目黒の秋刀魚

No.395 / 2018年9月1日配信

 殿様が狩りの途中、目黒という田舎で味わった黒焦げ焼き秋刀魚の味が忘れられずに、家来に秋刀魚を食べたいと所望。家来は秋刀魚の脂が身体に悪いのではないかと心配し脂を落とし、骨が殿様の喉に刺さらないようにと、骨を抜いてバラバラの身にしたり。手が入り過ぎた味に殿様はがっかり。
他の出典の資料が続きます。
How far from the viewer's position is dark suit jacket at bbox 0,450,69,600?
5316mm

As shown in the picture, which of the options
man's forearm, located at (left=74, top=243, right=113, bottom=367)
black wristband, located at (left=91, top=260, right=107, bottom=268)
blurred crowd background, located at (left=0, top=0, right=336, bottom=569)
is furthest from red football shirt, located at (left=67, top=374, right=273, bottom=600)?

「いったいこの秋刀魚はどこで買って来たのだ?」と尋ねられた。

 「はあ、一流の日本橋魚河岸で求めてまいりました」と答えた家来に、殿様は「そりゃ、いかん。秋刀魚は目黒に限る」と。殿様の世間知らずを風刺した話ですが、家来による忖度も不要でした。焚き火に放り込む(?)農民の粗雑な調理法がいちばんだったのです。落語で語られるこんな良き時代もあったのかと、昨年、不漁の秋刀魚だっただけに笑えない心境。

 近年の不漁や昨年の価格高騰の原因は、秋刀魚が嫌う日本近海の暖水塊の発生(地球温暖化の影響による?)はもちろん、台湾や中国などによる漁獲量の拡大も影響がありそうです。北太平洋漁業委員会の年次会合が7月にあり、漁獲量に上限を定める日本案にも反対する国が出て、秋刀魚好きである庶民の私は秋刀魚資源量の枯渇に向かわないかと心配です。

 秋の味覚の王様はやっぱり秋刀魚。昔、七輪で焼いた焦げ目がたくさんの香ばしい秋刀魚の味が忘れられません。殿様は目黒の秋刀魚が忘れられなかったようですが。じゅうじゅうと焼き音を立てる秋刀魚を皿にとり、カボスをぎゅっと絞って、伝承かめ壷造り・本格芋焼酎「幸蔵」でがぶっとやりたいな。今年は去年より立派な秋刀魚が獲れそうだとか。信じましょう。